Stored entries:
※

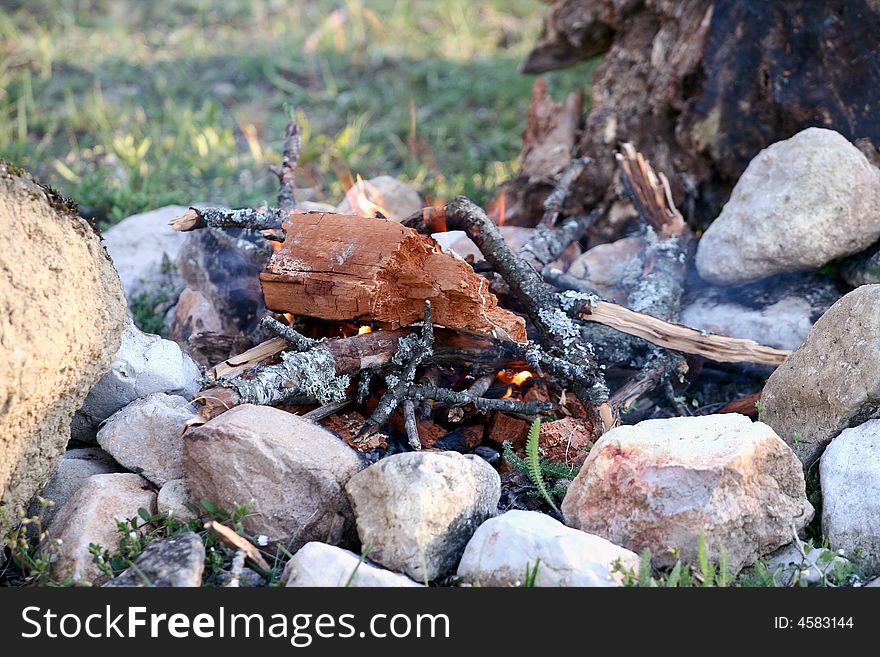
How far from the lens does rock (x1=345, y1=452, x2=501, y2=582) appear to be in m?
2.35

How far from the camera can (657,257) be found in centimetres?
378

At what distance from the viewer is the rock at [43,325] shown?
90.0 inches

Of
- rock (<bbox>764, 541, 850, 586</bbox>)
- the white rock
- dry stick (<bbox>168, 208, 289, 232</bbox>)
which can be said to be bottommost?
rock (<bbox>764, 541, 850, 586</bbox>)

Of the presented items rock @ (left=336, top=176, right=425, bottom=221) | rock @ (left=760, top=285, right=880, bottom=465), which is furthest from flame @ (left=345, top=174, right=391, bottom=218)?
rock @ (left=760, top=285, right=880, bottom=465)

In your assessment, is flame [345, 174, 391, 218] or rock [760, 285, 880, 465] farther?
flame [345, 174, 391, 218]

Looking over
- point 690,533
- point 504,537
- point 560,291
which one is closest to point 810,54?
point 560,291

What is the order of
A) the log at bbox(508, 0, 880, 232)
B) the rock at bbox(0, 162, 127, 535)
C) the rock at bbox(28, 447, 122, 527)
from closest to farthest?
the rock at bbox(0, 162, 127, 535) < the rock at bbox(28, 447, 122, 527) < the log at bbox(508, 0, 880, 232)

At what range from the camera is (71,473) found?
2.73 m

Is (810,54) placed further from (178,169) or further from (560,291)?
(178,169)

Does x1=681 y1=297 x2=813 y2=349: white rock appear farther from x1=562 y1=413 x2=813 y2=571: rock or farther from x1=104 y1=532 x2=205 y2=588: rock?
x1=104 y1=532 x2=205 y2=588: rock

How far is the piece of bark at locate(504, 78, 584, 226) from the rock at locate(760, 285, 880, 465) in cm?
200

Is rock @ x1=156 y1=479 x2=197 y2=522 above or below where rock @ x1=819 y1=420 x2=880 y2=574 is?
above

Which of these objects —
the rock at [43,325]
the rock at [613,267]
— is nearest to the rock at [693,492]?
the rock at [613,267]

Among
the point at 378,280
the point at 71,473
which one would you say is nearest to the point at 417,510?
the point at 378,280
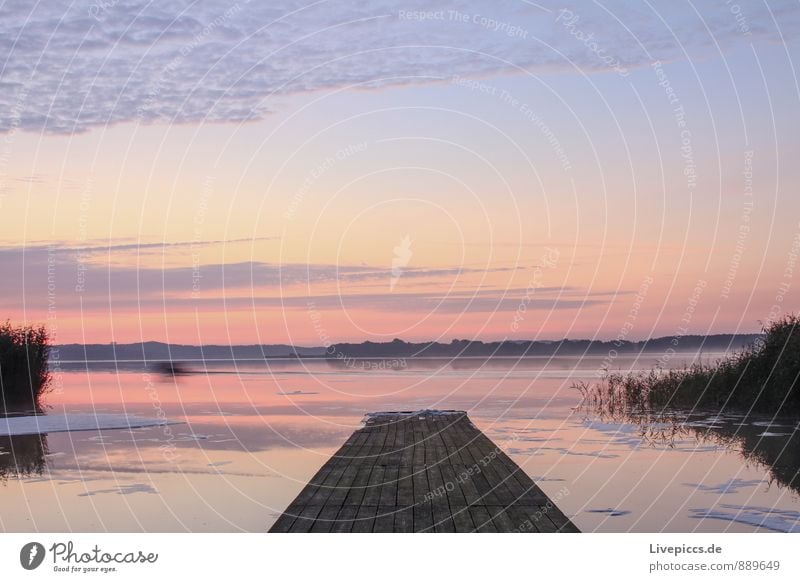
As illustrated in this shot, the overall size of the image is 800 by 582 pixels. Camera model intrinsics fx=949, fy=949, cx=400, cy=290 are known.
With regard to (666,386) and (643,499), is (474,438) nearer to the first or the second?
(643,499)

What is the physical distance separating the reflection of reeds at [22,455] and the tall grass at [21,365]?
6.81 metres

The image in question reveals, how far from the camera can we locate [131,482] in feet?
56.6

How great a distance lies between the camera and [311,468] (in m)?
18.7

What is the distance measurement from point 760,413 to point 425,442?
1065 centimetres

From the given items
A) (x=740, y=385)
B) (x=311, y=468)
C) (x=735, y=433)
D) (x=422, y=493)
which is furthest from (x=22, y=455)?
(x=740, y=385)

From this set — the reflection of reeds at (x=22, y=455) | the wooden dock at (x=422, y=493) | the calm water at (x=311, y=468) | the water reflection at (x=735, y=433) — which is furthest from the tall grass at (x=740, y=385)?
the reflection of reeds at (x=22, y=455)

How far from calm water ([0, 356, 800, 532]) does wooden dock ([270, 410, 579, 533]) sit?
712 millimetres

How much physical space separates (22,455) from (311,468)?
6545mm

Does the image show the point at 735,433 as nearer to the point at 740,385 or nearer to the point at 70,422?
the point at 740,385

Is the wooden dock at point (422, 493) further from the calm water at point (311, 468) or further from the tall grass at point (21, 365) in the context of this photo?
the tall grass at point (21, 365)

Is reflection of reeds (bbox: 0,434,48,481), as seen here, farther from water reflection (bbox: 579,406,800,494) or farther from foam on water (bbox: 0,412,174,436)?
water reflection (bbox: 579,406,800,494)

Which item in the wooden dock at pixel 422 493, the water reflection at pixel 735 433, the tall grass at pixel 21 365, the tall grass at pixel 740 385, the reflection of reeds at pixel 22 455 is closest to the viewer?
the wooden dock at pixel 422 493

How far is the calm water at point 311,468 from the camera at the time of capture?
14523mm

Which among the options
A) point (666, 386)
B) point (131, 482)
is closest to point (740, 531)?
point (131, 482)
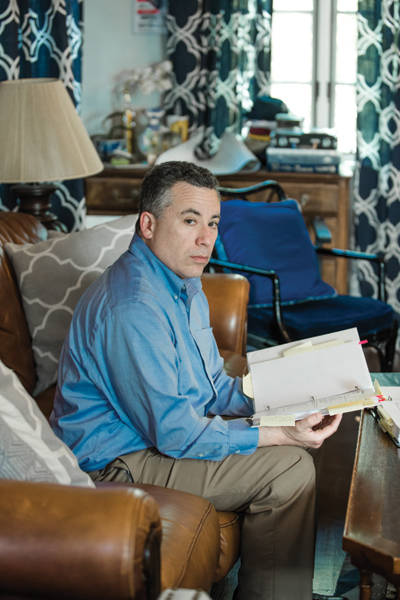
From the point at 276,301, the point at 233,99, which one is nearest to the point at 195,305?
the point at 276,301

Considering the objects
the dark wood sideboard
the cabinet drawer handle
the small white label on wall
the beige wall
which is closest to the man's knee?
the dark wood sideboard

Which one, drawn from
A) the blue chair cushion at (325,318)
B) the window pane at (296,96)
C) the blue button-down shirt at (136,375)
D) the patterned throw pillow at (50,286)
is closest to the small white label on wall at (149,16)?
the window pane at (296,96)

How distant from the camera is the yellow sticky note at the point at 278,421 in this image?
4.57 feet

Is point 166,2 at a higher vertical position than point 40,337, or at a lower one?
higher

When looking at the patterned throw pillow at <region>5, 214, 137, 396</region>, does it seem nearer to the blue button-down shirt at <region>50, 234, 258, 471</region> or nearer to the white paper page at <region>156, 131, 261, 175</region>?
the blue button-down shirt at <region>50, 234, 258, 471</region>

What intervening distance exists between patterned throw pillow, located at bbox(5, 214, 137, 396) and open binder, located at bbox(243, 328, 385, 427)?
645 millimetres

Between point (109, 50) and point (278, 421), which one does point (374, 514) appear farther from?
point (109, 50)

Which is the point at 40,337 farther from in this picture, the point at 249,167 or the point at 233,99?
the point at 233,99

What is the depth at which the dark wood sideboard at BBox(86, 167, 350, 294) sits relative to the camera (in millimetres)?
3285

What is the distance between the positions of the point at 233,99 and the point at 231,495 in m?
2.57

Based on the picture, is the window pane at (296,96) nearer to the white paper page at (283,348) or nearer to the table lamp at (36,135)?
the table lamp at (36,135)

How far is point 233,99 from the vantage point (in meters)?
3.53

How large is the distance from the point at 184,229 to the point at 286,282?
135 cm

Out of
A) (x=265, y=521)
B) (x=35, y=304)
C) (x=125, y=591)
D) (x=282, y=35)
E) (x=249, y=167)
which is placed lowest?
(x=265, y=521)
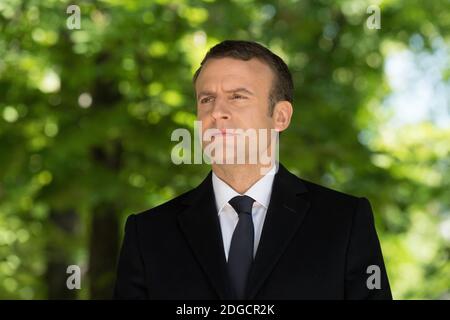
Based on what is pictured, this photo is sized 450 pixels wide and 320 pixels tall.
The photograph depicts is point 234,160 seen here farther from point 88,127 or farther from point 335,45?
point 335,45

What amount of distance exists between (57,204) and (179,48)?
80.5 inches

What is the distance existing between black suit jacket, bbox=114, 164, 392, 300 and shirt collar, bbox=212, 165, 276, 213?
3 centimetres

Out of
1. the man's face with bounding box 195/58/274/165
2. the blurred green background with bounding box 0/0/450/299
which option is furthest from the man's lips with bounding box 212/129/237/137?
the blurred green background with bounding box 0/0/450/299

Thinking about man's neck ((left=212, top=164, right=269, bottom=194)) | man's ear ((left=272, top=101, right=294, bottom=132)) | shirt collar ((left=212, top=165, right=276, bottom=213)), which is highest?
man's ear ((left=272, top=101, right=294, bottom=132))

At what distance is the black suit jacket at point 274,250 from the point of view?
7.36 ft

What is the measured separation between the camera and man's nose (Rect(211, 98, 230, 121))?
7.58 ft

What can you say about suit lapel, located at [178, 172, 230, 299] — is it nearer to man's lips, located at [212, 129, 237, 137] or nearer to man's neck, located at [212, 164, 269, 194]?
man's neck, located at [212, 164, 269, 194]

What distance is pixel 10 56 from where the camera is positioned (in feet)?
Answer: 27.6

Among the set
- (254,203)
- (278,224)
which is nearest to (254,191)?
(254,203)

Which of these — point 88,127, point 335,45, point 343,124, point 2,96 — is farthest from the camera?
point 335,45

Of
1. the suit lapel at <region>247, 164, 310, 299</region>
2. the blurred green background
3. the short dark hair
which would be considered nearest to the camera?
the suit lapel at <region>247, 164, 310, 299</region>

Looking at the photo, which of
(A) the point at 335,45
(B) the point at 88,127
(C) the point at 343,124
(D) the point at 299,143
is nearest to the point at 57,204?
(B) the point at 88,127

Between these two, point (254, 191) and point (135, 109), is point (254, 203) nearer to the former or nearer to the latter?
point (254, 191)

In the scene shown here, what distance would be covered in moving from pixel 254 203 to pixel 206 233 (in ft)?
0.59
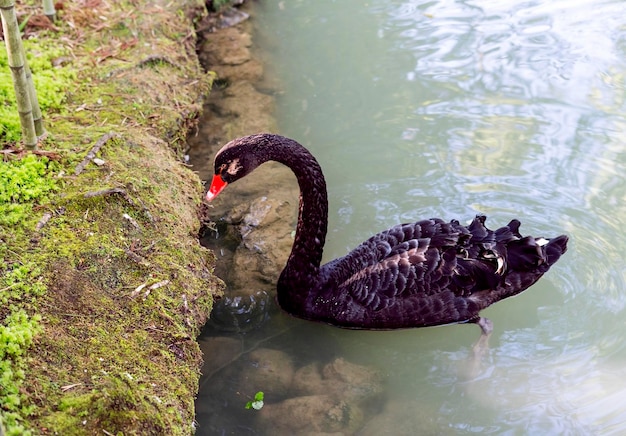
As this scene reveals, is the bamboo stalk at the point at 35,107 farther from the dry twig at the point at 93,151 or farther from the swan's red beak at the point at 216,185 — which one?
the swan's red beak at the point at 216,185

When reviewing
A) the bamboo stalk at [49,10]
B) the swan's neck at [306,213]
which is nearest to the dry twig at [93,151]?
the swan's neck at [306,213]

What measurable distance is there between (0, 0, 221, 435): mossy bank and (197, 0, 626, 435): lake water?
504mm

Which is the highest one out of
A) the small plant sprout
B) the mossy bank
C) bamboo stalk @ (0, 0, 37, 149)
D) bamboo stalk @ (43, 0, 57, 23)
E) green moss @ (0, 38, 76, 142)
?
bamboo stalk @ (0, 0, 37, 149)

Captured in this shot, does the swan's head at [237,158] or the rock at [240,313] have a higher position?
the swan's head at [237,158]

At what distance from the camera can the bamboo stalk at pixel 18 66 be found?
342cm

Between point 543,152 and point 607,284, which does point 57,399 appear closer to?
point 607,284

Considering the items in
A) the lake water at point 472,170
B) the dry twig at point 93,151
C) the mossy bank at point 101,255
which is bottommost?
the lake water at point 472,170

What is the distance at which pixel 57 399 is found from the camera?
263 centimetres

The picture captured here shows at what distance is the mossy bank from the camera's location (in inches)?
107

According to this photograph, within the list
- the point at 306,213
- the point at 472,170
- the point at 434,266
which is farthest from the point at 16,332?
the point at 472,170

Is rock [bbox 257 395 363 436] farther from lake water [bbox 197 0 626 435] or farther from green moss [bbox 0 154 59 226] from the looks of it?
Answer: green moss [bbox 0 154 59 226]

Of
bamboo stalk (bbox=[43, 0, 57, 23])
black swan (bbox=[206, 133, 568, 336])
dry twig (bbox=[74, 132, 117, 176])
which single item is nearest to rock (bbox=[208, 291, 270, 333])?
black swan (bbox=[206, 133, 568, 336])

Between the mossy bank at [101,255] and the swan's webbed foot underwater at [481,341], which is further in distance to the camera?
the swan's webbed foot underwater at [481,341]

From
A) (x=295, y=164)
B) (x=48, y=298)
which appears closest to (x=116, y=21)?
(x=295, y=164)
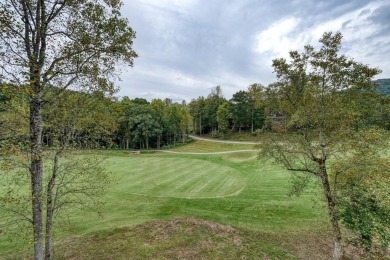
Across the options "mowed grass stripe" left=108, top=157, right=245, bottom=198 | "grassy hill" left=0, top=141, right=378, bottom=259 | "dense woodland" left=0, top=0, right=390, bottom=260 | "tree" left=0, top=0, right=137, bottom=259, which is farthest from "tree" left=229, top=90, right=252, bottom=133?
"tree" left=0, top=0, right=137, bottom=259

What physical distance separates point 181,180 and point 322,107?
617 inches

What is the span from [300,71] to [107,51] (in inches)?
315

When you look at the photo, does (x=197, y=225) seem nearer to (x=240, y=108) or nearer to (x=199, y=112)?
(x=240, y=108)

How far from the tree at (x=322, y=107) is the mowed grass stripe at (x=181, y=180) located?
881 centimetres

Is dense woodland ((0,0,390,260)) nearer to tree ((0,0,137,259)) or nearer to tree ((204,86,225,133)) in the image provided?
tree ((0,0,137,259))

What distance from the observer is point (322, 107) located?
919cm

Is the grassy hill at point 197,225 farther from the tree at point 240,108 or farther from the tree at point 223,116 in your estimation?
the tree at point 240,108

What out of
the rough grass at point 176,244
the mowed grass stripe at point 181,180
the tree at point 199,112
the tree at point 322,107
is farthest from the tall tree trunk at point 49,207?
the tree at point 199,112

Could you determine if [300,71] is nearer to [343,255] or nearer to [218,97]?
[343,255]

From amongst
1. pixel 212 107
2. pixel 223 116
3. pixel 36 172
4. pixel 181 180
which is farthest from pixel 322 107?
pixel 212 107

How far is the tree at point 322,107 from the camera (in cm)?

※

**What is expected**
Repeat the lines of the records above word for word, starting at the line that contains "What is the physical" and ending at the line that contains "1065 centimetres".

**The reply**
What is the physical distance separating the reflection of reeds at [22,455] and the tall grass at [21,365]?
6.81 metres

The image in question reveals, how far from the camera can we locate [131,482] in feet?
56.6

How great a distance lies between the camera and [311,468] (in m)?
18.7

What is the distance measurement from point 760,413 to point 425,442?
1065 centimetres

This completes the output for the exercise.